Come comportarsi con i bambini a tavola

Se il ristoratore fa di tutto per mettere il piccolo a proprio agio, poi però sta – ovviamente – noi genitori gestirlo. «Sia chiaro: a me non piace l’idea di un posto dove i bimbi non possono andare, credo piuttosto che i genitori debbano assumersene la responsabilità. Questo vuol dire evitare che il bambino scorrazzi, ma anche – nel rispetto del bambino – non obbligarlo a star seduto al tavolo annoiandosi o guardando i cartoni con l’iPad», dice Samuele Briatore. Insomma, andare al ristorante è un’esperienza: è compito di noi genitori fare in modo che i bambini la vivano.

Nel caso di cene organizzate da altri, si possono sempre portare i bambini?
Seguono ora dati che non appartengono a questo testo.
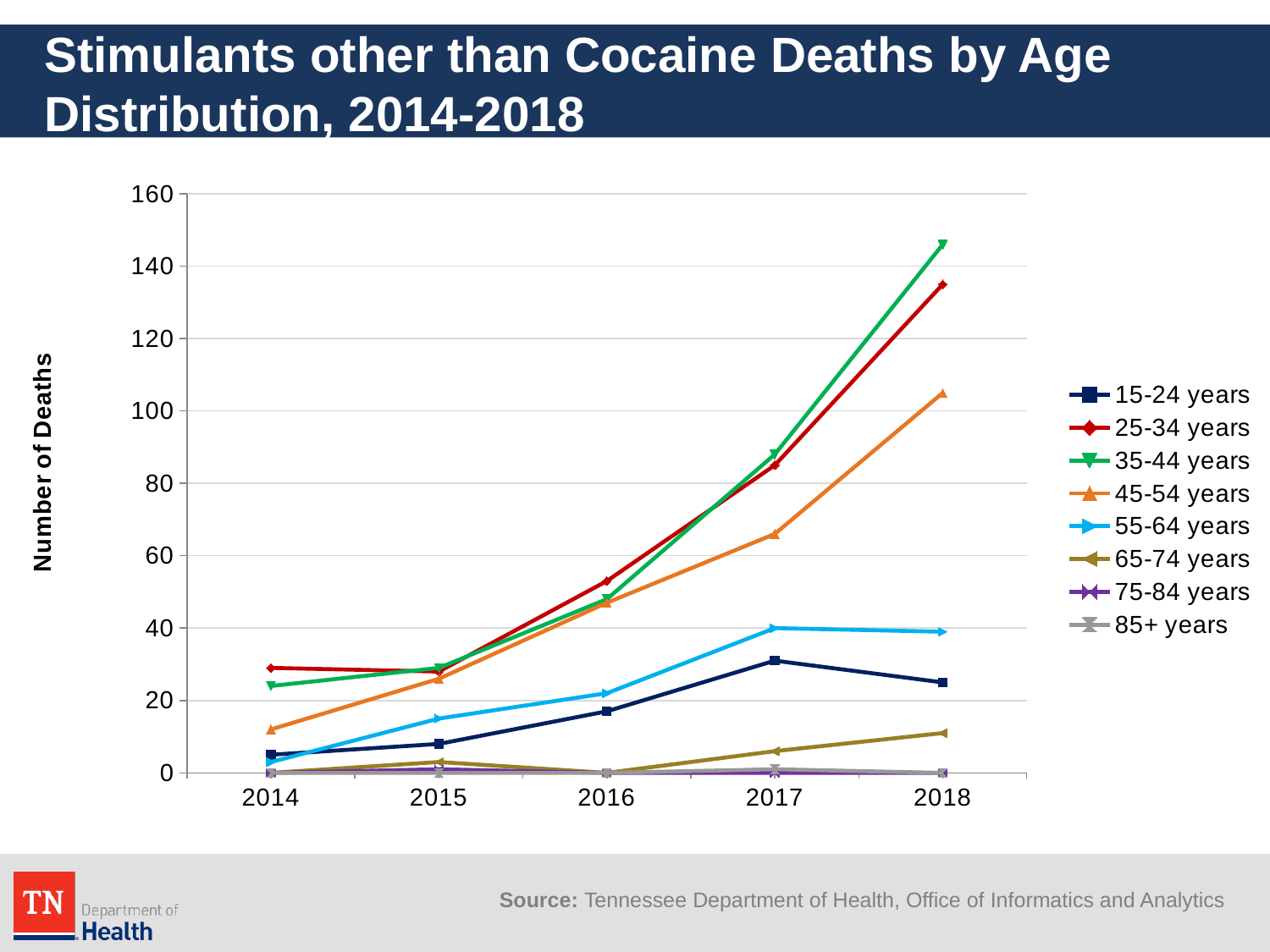
What is the title of the y axis? Number of Deaths How many years are shown along the x axis? 5 In 2018, which is larger: the value for 25-34 years or the value for 45-54 years? 25-34 years Is the value for 25-34 years in 2014 greater or less than 40? less Do the values for 45-54 years rise or fall from 2014 to 2018? rise Is the value for 15-24 years in 2017 greater or less than 40? less Is the value for 25-34 years in 2018 greater or less than 120? greater What kind of chart is shown on the slide? line chart How many series does the legend list? 8 Which age group has the highest number of deaths in 2018? 35-44 years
Come comportarsi, invece, quando la cena o il pranzo non sono organizzati da noi? «I bimbi partecipano solo se espressamente invitati», chiarisce subito Samuele Briatore. «Se non sono invitati, normalmente è perché non è un’occasione adatta a loro. Se poi sono invitati, un po’ come il ristorante che cerca di metterli a loro agio, lo stesso deve fare chi organizza l’evento, che sia in casa ma anche al ristorante. Per esempio prevedendo un tavolo per i piccoli, che non vuol dire isolarli o discriminarli, ma creare uno spazio tutto loro dove possono parlare dei loro argomenti e giocare».